To enroll in any Medicare Advantage plan option, you must have both Medicare Part A and Medicare Part B. Once you enroll in a Medicare Advantage plan, you will not use your Original Medicare (red, white and blue) card as your Medicare Advantage plan will replace Original Medicare. Instead, the Medicare Advantage plan will provide you with a member ID card to use when visiting your medical provider. Please note, you will continue to pay the Medicare Part B premium, and you might also have to pay an additional monthly premium charged by the Medicare Advantage plan.

It is important to remember to check with your healthcare providers before making any change to your Medicare coverage to make sure they will accept the Medicare Advantage plan you are considering.

When do I use my Medicare card?

Everyone who enrolls in Medicare receives a red, white, and blue Medicare card. This card lists your name and the dates that your Original Medicare hospital insurance (Part A) and medical insurance (Part B) began. It will also show your Medicare number, which serves as an identification number in the Medicare system. (If you get Medicare through the Railroad Retirement Board, your card will say Railroad Retirement Board at the bottom.) However, if you enroll in a Medicare Advantage Plan you will automatically be dis-enrolled from Original Medicare and you will NOT be able to use your Medicare card. This means you are no longer enrolled in the federal government-run Medicare program. This also means you must follow the rules of the Medicare Advantage Plan you have joined. 

Does Medicare cover the costs of diabetic supplies?

Medicare does cover certain supplies if you have diabetes. Part B covered supplies include blood sugar self-testing equipment and supplies, insulin pumps, and therapeutic shoes or inserts. To get Medicare drug coverage, you must join a Medicare prescription drug plan. These plans typically cover insulin, anti-diabetic drugs, and certain diabetes supplies such as syringes and needles.
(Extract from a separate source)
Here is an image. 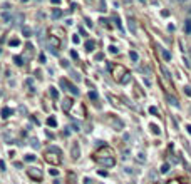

Does Medicare cover the costs of durable medical equipment?

Medicare does cover durable medical equipment, which is equipment that serves a medical purpose, is able to withstand repeated use, and is appropriate for use in the home. Original Medicare normally pays 80% of the Medicare-approved amount after you meet your Part B deductible and you are responsible for a 20% coinsurance. Medicare only covers durable medical equipment if your provider says it is medically necessary for use in the home. You must also order the equipment from suppliers who contract with Original Medicare or your Medicare Advantage Plan. If you have a Medicare Advantage Plan, your plan will have its own cost and coverage rules for durable medical equipment.

Do you have Employer Group or Military Retiree Coverage?

If you or your spouse has an Employer Group Health Plan (EGHP) as retiree health coverage from an employer or the military (TRICARE for Life), you may not need additional insurance. Review the EGHP’s costs and benefits and contact your employer benefits representative to learn how your coverage works with Medicare.